# Text provided
How to Read a Text File in Rust, for Beginners

Kent West - kent.west@{that mail that swore to do no evil}

The current documentation out there seems to be all over the map, and never makes it especially clear, especially for beginners. Hopefully this document will address this need.

Almost the exact same document can be found here, but it does/says things slightly differently. Comparing the differences might help the beginner understand the concepts a little better.

1. You need a working Rust setup, and to be able to compile and run the simple “Hello, World!” program. So let’s start with that.

main.rs

main() {
  println!(“Hello, World!”);
} // end of main()

Pretty much a no-brainer, right?

2. You need a text file to read.

Now let’s create a text file to be read, something like:

data.txt

Kent
Mason
jugular
tiger, river-dancing tse-tse “flyboys in the air”
This.Is.The.End.Of.This.Text.File!

We could name the file anything, but we’ll call it data.txt. I'm going to put my data.txt file in the src subdirecory below my project directory, which is /home/kent/PROGRAMMING/Rust/file_experiment/.

There are basically three ways a file can be read:

all at once, into one big text string
a line at a time
a character (or chunk) at a time

Side Note: Be wary of that term “character”; in American English one letter of the alphabet (or one numeral, or one punctuation mark, etc) corresponds to one character, but in other languages, there might be more than one character per “letter”/symbol. For our purposes, using an ASCII text file like above, we are safe to think of one character as one byte of data as one symbol on the keyboard (or in an ASCII chart). But ideally, you should get familiar with UTF-8 (of which ASCII is now a sub-set), and think in those terms, rather than thinking in terms of ASCII characters.

Also, you might be in the habit of thinking of a “string” as a connected series of “char”s, as in the string “Rover is a good dog” is a connected series of “R” + “o” + “v” + e” and etc. Be aware that in Rust, a “String” type is not simply an array, a connected series, of “char” types.

But both of these points are for a later time, and for today, you can think of ASCII text as chars and as symbols on your keyboard plus a few others you have to look up in an ASCII chart to use (like box-drawing chars and upside-down question-marks, etc), and a string as a connected series of chars.)

We’re only going to look at the first of these three methods, because if you understand it, there’s a good change that the existing online documentation should be understandable enough for you to follow for the second and third methods.

3) And then we'll read the file as one big text string.

This is probably the easiest way to read a text file. Your program simply opens the text file and gulps the entire file in one big bite into a string. Below is the basic idea (adding the highlighted lines), although trying to compile it as it is currently written will result in an error – go ahead, try it. We no longer need the “Hello, World!”, any more, so let’s get rid of it (the ~~strikeout~~ line) to clean up our code.

main.rs

/*
Learning to Read a Text File
by Kent West
*/

main() {
 println!(“Hello, World!”);
  let file_contents = read_to_string(“src/data.txt”);
  println!(“{}”, file_contents);
} // end of main()

# Tasks to complete
1 - Where does the Rust file-reading tutorial put its data.txt file?
2 - Can you rewrite the entries from the start through the line containing "Young woman wearing", changing "kitchen" to "galley" and keeping everything else the same? Leave the pictures out.

Short web captions:
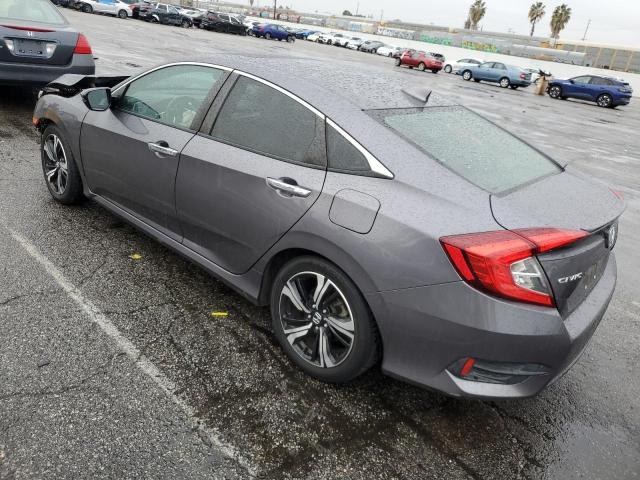 Photo 2 from auction – 2016 HONDA CIVIC TOUR with VIN 2HGFC1F95GH636952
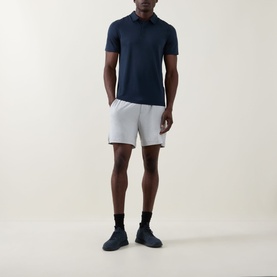Model wearing Lululemon shorts in Heathered Vapor/Heathered Silver Drop, styled with a navy polo shirt and dark trainers.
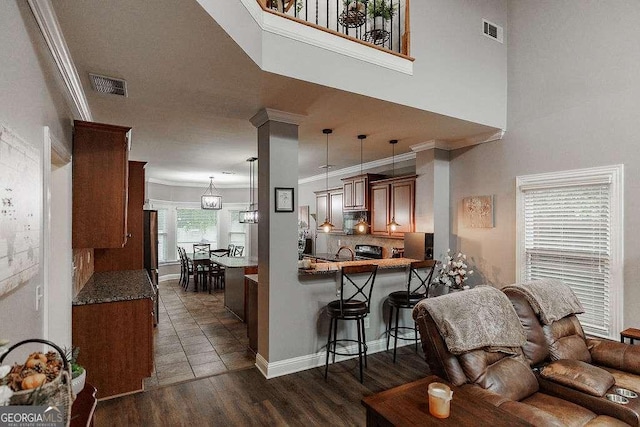 kitchen with tasteful backsplash, visible vents, a breakfast bar area, and ornamental molding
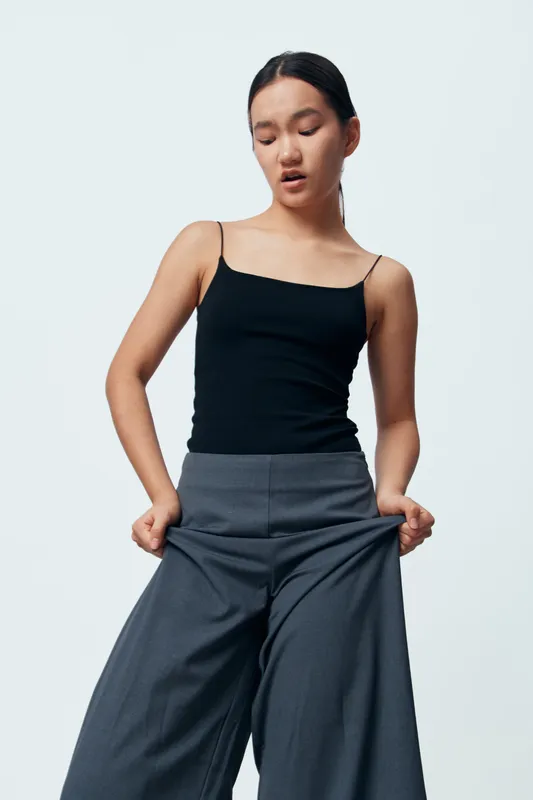 Young woman wearing black tank top and loose gray pants stands with hands in pockets against plain background showing confident casual pose and relaxed expression in studio lighting.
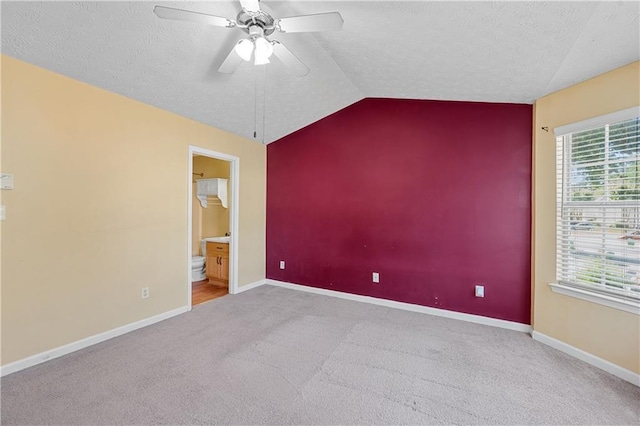 3127 Fields Dr, Lithonia, GA 30038 - unfurnished bedroom with lofted ceiling, carpet flooring, baseboards, a textured ceiling, and ensuite bathroom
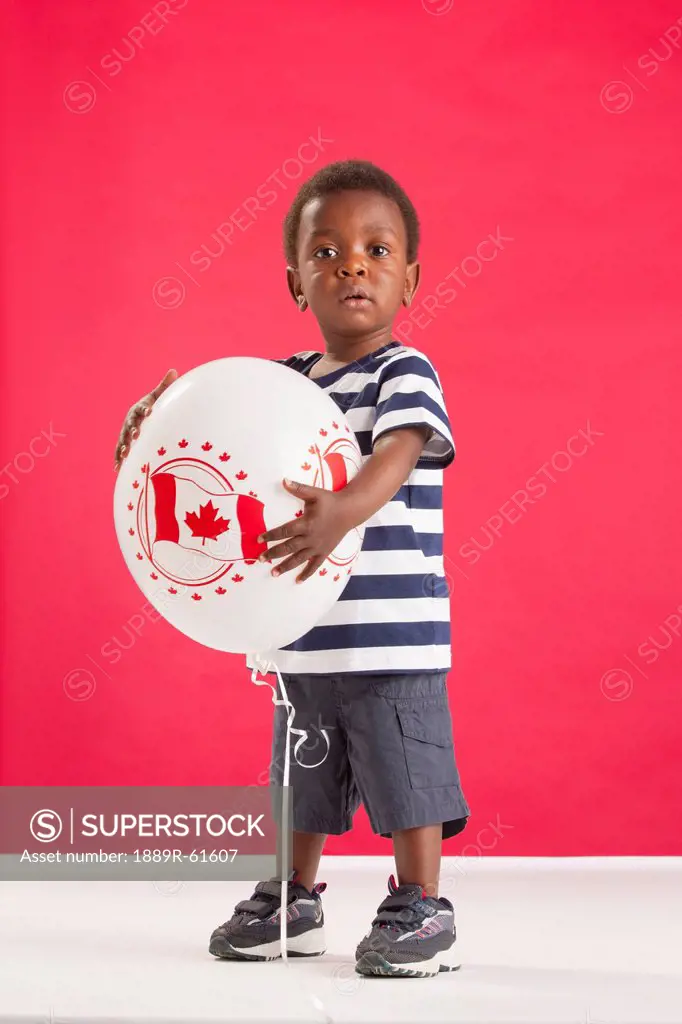 A Young Boy Holding A Balloon With A Picture Of The Canada Flag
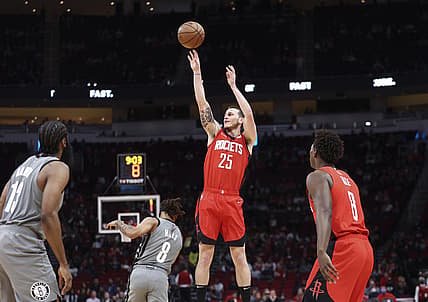 Dec 8, 2021; Houston, Texas, USA; Houston Rockets guard Garrison Mathews (25) shoots the ball during the first quarter against the Brooklyn Nets at Toyota Center. Mandatory Credit: Troy Taormina-USA TODAY Sports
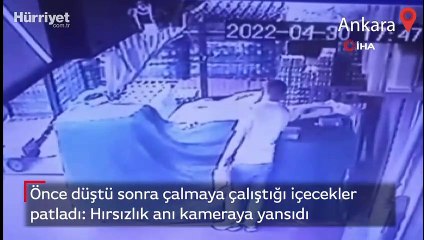 Önce düştü sonra çalmaya çalıştığı içecekler patladı: Hırsızlık anı kameraya yansıdı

# Response list
1 - In the src subdirectory below the project directory, /home/kent/PROGRAMMING/Rust/file_experiment/.

2 -
 Photo 2 from auction – 2016 HONDA CIVIC TOUR with VIN 2HGFC1F95GH636952
Model wearing Lululemon shorts in Heathered Vapor/Heathered Silver Drop, styled with a navy polo shirt and dark trainers.
 galley with tasteful backsplash, visible vents, a breakfast bar area, and ornamental molding
 Young woman wearing black tank top and loose gray pants stands with hands in pockets against plain background showing confident casual pose and relaxed expression in studio lighting.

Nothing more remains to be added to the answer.